**WRITTEN TASKS**
(a) Answer these questions using the post on compiling ps2ftpd, one answer per line:
(i) Which version of the IOP compiler produces a ps2ftpd module that works fine?
(ii) What pseudo file must a launch key be programmed to use in order to activate the built-in ps2ftpd.irx?
(iii) With v3.2.2 of the IOP compiler, what kind of transfers malfunction?
(b) Reproduce the listing, starting at the line containing "Thinking about height, does" and continuing through the last line of the listing.

**TEXT SECTION**

↓↓↓

Problem compiling ps2ftpd with latest IOP compiler

Discuss the development of software, tools, libraries and anything else that helps make ps2dev happen.

Moderators: cheriff, Herben

Post Reply
dlanor
Posts: 258
Joined: Thu Oct 28, 2004 6:28 pm
Location: Stockholm, Sweden

Problem compiling ps2ftpd with latest IOP compiler

Post by dlanor »

As part of the LaunchELF project we have experimented with adding a built-in ps2ftpd.irx. This can be activated by programming a launch key to use the pseudo file MISC/PS2NET, and then using that key as a command. This causes the launching of various networking modules (if not already launched), including ps2ftpd. This all works fine with some versions of the ps2ftpd irx, but there is a problem in compiling that module properly.

If we compile it using v2.8.1 of the IOP compiler, then it works fine.
If we compile it using v3.2.2 of the IOP compiler, then transfers to memory card will malfunction, crashing somewhere in an MCMAN exception (debugging precisely where/how it happens is hard).

↑↑↑

**RECORD SET**
↓↓↓

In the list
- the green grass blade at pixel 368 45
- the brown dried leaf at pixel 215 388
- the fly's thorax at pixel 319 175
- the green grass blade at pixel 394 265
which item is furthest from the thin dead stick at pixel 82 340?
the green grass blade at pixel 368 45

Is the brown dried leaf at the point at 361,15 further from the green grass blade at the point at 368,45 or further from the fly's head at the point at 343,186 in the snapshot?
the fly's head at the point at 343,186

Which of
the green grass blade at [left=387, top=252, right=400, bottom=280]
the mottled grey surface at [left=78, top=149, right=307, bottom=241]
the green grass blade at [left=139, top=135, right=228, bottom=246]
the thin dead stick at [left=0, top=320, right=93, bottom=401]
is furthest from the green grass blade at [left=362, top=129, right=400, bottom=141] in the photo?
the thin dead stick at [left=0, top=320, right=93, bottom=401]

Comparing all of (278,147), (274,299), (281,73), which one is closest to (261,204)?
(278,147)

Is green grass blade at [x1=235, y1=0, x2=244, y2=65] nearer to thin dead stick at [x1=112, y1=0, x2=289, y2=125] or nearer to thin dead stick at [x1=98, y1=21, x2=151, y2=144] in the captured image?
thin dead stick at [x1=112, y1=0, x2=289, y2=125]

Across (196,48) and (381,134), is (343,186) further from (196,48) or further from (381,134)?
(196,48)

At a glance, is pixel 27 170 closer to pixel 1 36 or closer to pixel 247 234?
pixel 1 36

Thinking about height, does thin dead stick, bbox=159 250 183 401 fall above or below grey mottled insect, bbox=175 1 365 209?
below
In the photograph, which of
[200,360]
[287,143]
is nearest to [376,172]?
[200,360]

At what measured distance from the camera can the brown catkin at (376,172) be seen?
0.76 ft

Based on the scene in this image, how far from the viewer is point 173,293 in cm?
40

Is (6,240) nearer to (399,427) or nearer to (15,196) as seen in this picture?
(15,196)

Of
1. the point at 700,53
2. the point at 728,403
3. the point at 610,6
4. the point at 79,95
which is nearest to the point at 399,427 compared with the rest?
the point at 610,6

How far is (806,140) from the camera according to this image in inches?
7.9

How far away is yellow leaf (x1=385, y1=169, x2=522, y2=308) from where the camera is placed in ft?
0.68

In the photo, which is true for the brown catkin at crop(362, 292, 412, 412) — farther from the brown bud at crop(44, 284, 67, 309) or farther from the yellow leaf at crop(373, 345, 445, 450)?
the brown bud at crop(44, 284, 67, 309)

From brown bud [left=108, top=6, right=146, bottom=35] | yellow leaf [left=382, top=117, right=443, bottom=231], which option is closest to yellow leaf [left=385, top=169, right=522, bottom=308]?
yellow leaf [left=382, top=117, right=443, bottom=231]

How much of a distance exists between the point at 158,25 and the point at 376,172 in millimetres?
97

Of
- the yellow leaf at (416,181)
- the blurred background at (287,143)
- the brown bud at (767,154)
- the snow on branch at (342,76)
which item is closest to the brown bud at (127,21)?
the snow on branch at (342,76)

↑↑↑

**SOLUTIONS BY TASK**
(a)
(i) v2.8.1
(ii) MISC/PS2NET
(iii) Transfers to memory card

(b)
Thinking about height, does thin dead stick, bbox=159 250 183 401 fall above or below grey mottled insect, bbox=175 1 365 209?
below
In the photograph, which of
[200,360]
[287,143]
is nearest to [376,172]?
[200,360]

At what measured distance from the camera can the brown catkin at (376,172) be seen?
0.76 ft

Based on the scene in this image, how far from the viewer is point 173,293 in cm?
40

Is (6,240) nearer to (399,427) or nearer to (15,196) as seen in this picture?
(15,196)

Of
1. the point at 700,53
2. the point at 728,403
3. the point at 610,6
4. the point at 79,95
which is nearest to the point at 399,427 compared with the rest?
the point at 610,6

How far is (806,140) from the camera according to this image in inches?
7.9

How far away is yellow leaf (x1=385, y1=169, x2=522, y2=308) from where the camera is placed in ft?
0.68

In the photo, which is true for the brown catkin at crop(362, 292, 412, 412) — farther from the brown bud at crop(44, 284, 67, 309) or farther from the yellow leaf at crop(373, 345, 445, 450)?
the brown bud at crop(44, 284, 67, 309)

From brown bud [left=108, top=6, right=146, bottom=35] | yellow leaf [left=382, top=117, right=443, bottom=231], which option is closest to yellow leaf [left=385, top=169, right=522, bottom=308]?
yellow leaf [left=382, top=117, right=443, bottom=231]

How much of a distance exists between the point at 158,25 and the point at 376,172 in millimetres?
97

Of
- the yellow leaf at (416,181)
- the blurred background at (287,143)
- the brown bud at (767,154)
- the snow on branch at (342,76)
which item is closest to the brown bud at (127,21)?
the snow on branch at (342,76)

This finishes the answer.